• **Exercise aim**: Wherever a line of the records contains "Arena", copy that line.

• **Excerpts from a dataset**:
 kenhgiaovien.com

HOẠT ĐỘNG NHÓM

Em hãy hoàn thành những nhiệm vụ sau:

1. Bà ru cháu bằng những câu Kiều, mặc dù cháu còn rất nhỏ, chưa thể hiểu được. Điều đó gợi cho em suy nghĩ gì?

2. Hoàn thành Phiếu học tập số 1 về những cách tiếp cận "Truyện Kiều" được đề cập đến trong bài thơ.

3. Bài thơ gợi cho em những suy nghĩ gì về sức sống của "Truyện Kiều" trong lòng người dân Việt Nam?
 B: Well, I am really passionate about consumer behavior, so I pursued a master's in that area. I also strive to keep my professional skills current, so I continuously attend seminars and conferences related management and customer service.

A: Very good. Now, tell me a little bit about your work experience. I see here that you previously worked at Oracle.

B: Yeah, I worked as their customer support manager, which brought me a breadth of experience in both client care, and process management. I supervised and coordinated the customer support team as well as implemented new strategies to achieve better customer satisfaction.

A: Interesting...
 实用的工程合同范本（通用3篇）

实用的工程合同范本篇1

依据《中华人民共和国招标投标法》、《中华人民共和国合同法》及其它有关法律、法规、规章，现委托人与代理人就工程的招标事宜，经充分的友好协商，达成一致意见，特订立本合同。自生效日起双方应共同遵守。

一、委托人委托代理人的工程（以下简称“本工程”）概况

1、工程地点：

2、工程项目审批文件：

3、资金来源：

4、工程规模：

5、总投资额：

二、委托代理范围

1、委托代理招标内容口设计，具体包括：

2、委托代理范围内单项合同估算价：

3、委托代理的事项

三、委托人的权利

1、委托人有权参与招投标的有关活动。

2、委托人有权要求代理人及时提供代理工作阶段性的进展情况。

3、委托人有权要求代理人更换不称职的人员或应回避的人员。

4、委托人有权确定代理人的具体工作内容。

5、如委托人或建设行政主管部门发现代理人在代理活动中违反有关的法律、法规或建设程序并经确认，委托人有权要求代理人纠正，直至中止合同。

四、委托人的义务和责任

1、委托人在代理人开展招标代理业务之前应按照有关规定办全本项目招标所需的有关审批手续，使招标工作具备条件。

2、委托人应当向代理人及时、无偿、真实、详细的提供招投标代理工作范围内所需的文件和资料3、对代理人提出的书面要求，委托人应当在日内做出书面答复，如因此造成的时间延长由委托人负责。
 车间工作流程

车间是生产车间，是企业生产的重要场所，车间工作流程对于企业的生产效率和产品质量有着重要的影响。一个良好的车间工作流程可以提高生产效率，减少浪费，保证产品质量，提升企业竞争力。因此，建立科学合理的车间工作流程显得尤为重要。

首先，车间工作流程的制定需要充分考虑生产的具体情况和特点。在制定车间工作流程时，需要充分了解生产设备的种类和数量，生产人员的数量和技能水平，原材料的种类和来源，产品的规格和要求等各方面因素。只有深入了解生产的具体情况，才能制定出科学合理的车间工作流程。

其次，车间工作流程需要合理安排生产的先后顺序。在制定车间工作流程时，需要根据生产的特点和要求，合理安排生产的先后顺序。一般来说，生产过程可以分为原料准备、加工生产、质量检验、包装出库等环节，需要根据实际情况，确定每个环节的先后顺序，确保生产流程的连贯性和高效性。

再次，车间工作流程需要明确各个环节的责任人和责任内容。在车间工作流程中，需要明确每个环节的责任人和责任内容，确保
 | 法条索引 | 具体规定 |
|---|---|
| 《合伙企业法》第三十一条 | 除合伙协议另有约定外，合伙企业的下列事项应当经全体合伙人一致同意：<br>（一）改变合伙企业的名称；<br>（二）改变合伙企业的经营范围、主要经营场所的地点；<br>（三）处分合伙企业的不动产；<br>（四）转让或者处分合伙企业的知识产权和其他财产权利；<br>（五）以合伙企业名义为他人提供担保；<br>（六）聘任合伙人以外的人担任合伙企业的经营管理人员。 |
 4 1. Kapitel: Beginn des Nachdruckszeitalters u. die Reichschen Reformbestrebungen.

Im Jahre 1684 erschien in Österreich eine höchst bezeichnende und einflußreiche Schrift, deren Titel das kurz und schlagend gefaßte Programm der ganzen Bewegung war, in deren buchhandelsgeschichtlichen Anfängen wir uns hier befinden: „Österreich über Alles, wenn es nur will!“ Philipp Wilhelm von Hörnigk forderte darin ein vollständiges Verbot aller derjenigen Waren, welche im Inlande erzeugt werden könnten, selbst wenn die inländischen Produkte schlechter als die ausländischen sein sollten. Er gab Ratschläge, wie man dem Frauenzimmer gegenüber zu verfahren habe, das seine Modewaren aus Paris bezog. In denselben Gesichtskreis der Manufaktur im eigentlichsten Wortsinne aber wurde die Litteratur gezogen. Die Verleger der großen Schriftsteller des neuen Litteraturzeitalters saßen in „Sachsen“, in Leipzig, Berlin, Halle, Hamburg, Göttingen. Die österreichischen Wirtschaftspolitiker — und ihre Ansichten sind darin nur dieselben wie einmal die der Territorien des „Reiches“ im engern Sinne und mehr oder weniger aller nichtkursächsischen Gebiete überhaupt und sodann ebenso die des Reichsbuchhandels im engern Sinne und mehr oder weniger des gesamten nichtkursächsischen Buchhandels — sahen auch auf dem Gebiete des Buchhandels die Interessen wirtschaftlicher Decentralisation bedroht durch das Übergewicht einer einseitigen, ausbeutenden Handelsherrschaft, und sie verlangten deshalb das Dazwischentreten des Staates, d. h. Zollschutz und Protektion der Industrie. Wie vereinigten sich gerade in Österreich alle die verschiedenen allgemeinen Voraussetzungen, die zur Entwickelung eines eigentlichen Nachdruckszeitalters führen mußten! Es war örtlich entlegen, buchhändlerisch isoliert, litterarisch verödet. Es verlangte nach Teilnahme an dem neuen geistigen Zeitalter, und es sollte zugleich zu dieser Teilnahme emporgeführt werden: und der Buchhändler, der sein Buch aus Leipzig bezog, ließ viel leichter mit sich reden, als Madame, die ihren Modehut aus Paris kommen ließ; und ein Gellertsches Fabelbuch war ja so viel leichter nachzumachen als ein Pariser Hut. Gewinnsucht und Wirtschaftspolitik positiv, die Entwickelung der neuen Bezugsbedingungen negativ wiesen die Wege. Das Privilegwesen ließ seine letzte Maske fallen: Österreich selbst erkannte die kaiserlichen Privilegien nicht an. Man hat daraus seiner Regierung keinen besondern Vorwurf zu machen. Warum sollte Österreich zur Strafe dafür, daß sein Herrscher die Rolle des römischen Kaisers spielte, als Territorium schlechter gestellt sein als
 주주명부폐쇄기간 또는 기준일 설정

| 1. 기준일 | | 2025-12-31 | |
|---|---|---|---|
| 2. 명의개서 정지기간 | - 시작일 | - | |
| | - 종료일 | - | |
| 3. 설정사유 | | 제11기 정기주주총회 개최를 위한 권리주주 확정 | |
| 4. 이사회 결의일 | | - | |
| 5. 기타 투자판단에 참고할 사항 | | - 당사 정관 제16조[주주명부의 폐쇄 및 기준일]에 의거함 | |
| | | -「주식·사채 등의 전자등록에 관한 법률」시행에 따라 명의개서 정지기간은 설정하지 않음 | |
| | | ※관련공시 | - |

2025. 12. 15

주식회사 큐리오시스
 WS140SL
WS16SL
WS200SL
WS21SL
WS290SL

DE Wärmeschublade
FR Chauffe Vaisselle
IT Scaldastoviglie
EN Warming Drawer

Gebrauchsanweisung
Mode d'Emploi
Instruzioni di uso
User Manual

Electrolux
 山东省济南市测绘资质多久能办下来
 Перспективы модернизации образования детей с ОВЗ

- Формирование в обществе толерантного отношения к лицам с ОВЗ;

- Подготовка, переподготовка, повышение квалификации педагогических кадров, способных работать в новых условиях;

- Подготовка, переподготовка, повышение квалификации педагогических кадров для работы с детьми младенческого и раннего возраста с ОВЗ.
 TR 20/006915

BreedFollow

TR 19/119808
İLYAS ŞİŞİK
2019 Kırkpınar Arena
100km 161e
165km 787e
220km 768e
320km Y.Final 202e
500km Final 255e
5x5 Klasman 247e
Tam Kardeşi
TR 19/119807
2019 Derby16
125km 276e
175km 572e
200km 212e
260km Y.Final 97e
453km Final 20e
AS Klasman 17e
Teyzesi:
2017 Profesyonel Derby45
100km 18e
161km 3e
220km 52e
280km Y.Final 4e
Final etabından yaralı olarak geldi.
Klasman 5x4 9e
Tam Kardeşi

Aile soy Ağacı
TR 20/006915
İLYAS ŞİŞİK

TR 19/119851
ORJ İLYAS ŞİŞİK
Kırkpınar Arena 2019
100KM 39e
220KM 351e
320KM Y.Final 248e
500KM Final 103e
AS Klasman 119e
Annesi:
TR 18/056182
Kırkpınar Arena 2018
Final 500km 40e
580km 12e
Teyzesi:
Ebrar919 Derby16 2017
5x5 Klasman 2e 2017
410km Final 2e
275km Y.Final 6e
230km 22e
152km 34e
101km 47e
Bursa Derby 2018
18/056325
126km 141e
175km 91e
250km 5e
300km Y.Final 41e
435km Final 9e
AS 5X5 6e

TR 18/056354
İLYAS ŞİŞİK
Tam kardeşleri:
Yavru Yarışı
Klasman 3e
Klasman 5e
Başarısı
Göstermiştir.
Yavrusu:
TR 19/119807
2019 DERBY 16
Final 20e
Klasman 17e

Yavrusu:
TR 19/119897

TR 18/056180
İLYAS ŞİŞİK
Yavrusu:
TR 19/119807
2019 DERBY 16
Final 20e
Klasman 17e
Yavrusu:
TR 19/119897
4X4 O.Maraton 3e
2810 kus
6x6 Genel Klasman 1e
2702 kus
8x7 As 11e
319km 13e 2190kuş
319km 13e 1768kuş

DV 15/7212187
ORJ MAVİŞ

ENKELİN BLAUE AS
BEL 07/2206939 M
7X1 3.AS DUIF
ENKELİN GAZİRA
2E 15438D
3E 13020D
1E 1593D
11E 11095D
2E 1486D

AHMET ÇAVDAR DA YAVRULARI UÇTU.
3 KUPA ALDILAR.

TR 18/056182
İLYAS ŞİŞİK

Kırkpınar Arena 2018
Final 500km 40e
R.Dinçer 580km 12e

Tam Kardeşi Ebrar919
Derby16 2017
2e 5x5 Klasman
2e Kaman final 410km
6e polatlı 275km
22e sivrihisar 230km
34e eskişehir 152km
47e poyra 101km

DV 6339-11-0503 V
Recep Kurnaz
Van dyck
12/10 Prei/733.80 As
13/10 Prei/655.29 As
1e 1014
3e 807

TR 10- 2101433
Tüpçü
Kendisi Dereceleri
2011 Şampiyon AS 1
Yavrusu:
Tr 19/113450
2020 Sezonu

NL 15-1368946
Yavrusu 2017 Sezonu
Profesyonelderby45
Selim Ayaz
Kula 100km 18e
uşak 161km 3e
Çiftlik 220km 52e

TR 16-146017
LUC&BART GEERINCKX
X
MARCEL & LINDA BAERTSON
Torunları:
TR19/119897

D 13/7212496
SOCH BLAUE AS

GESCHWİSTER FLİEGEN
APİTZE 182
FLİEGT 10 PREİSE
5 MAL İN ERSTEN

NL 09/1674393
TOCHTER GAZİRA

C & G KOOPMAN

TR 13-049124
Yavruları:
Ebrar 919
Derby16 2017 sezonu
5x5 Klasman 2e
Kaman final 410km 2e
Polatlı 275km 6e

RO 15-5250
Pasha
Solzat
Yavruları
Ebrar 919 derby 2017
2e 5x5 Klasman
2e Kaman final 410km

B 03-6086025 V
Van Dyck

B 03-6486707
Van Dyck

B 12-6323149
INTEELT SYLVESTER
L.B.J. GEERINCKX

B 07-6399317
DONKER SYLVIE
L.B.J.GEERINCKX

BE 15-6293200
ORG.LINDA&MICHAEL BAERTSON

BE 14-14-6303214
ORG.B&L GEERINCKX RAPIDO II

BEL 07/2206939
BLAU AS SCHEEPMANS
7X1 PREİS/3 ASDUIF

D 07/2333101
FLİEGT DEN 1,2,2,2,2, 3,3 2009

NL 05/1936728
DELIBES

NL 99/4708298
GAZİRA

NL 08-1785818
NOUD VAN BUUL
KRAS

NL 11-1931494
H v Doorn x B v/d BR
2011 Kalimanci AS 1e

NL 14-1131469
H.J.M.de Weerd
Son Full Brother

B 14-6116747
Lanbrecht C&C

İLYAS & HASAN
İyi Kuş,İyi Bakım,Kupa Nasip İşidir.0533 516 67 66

• **Response box**:
2019 Kırkpınar Arena
Kırkpınar Arena 2019
Kırkpınar Arena 2018
Kırkpınar Arena 2018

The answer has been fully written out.